Morrison’s defense blueprint reveals Canberra’s anxiety

Source:Global Times Published: 2020/7/2 20:48:40

File photo: Xinhua

Australian Prime Minister Scott Morrison on Wednesday unveiled a new defense blueprint which focuses on the Indo-Pacific region. It boosts defense spending by 40 percent over the next 10 years. What is Australia's motivation behind the move? Quite a few Australian media rushed to the conclusion that China is the unspoken threat at the center of the new defense strategy. 

The media outlets are simply trying to attract more eyeballs in haste. The truth is Australia has multiple considerations behind the move. 

China is just one part of the reasons. Its peaceful emergence has completely changed the strategic and regional environment of the Land Down Under. China's rise and the so-called strategic uncertainty it presents have been a major strategic issue for Australia.

Moreover, given its declining diplomatic status, Australia has been pursuing a "creative middle power" path and is eager to reverse its unfavorable state of diplomacy. In Australia's "Defence White Paper 2013" the country categorically termed its zone of strategic interest the Indo-Pacific. This made the Australian government the first to have defined the region in this way. Canberra is directly seeking to turn the concept into its own version of a practical strategy by boosting military deployment in the region.

By upgrading its defense forces, Australia also hopes to lift its alliance with the US to the next level. For a long time, the Canberra-Washington alliance has been the cornerstone of Australia's diplomatic and defense strategies. Yet in the face of China's peaceful rise and contractions of the US, Australia is caught up with an unprecedented anxiety. In order to help maintain the US presence in either the Indo-Pacific or Asia-Pacific region, Australia has tried hard to promote its alliance with the US. From the perspective of Australia, this has mainly been done to prevent a scenario where Canberra might have to deal with China alone in terms of security.

Such anxiety and concerns are excessive and unnecessary. China has never posed substantial threats to Australia's national security. The two countries are geographically far away from each other - not to mention they have no territorial, sovereign and historical disputes. 

Australia has been depending on its "great and powerful friends" in diplomacy, including the UK before the World War II and the US after the war. After former prime minister Gough Whitlam assumed office in 1972, the country started to reduce its reliance on the US and to pursue more independent strategies.
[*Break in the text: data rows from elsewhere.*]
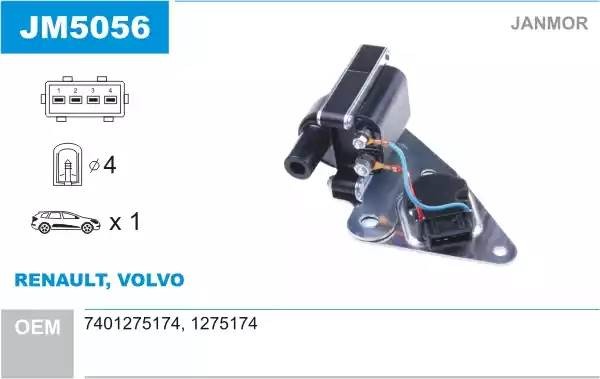 Катушка зажигания JM5056 JANMOR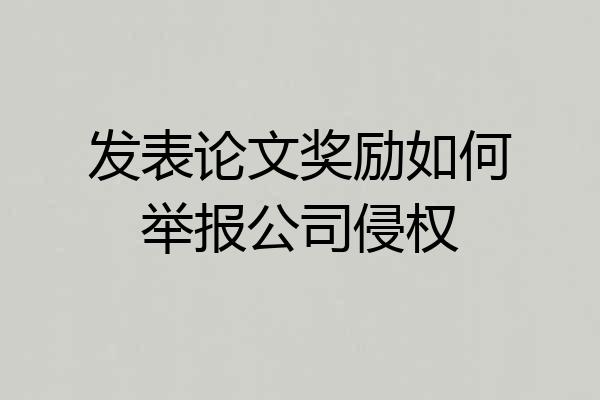 发表论文奖励如何举报公司侵权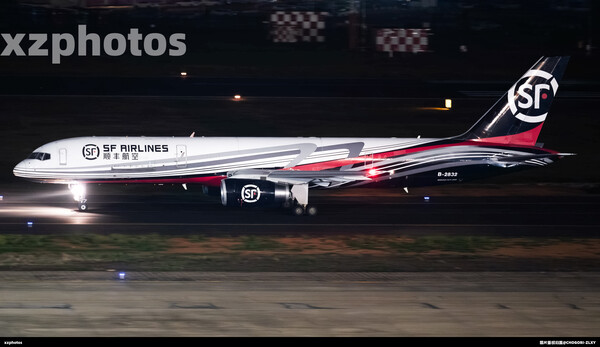 B-2832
Later, Australia attempted to integrate with Asia more following the election of John Howard in 1996. At the same time it also resuscitated the US alliance. 

As a middle power, Australia has been gaining advantages from both sides of the East and West - China and the US. Yet since the financial crisis of 2007-08 and especially after Trump took office, geopolitics has overwhelmed geoeconomics, while major power competition to a large extent replaced previous cooperation in Asia-Pacific region. The room for Canberra to maneuver between Beijing and Washington is shrinking with less and less opportunities to show Australia's diplomatic creativity. 

Australia, with geopolitical ambitions, is obviously not satisfied with the status quo. It is hoping to play a more significant role in the region by boosting defense spending and shifting defense focus. 

Yet these aims will be hard to realize. If Australia really yearns to elevate its diplomatic status and expand its influence, it will have some hard thinking to do over how to make up for the huge gap between its strategic resources and aims, and how to make best use of its advantages while bypassing its disadvantages. Australia must carefully weigh its current military strengths with that of its population and economy. 

The article is compiled by Global Times reporter based on an interview with Xu Shanpin, adjunct researcher at the Center for Australia Studies, China University of Mining and Technology.